- [Instrucciones de la tarea]:
Transcribe sin ningún cambio los registros desde la línea que contiene "Brightly colored flowers" hasta la línea que contiene "Frying pan with", ambas incluidas, y solo esas líneas.

- [Registros proporcionados]:
^^^^^^^^

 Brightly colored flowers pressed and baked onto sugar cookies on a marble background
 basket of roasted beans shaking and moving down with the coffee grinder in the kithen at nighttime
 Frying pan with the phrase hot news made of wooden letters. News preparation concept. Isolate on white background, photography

^^^^^^^^

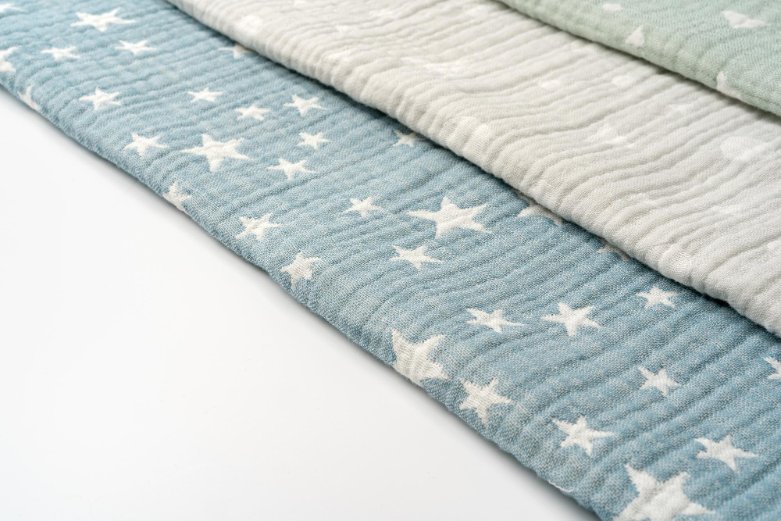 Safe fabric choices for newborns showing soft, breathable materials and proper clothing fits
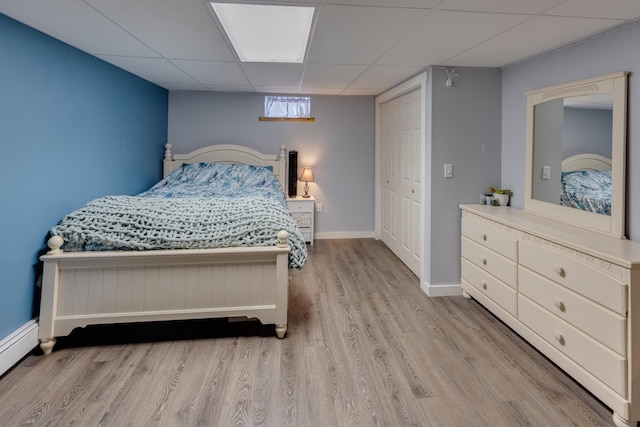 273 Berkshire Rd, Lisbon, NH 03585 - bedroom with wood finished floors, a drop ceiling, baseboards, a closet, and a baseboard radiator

^^^^^^^^

- [Respuesta]:
 Brightly colored flowers pressed and baked onto sugar cookies on a marble background
 basket of roasted beans shaking and moving down with the coffee grinder in the kithen at nighttime
 Frying pan with the phrase hot news made of wooden letters. News preparation concept. Isolate on white background, photography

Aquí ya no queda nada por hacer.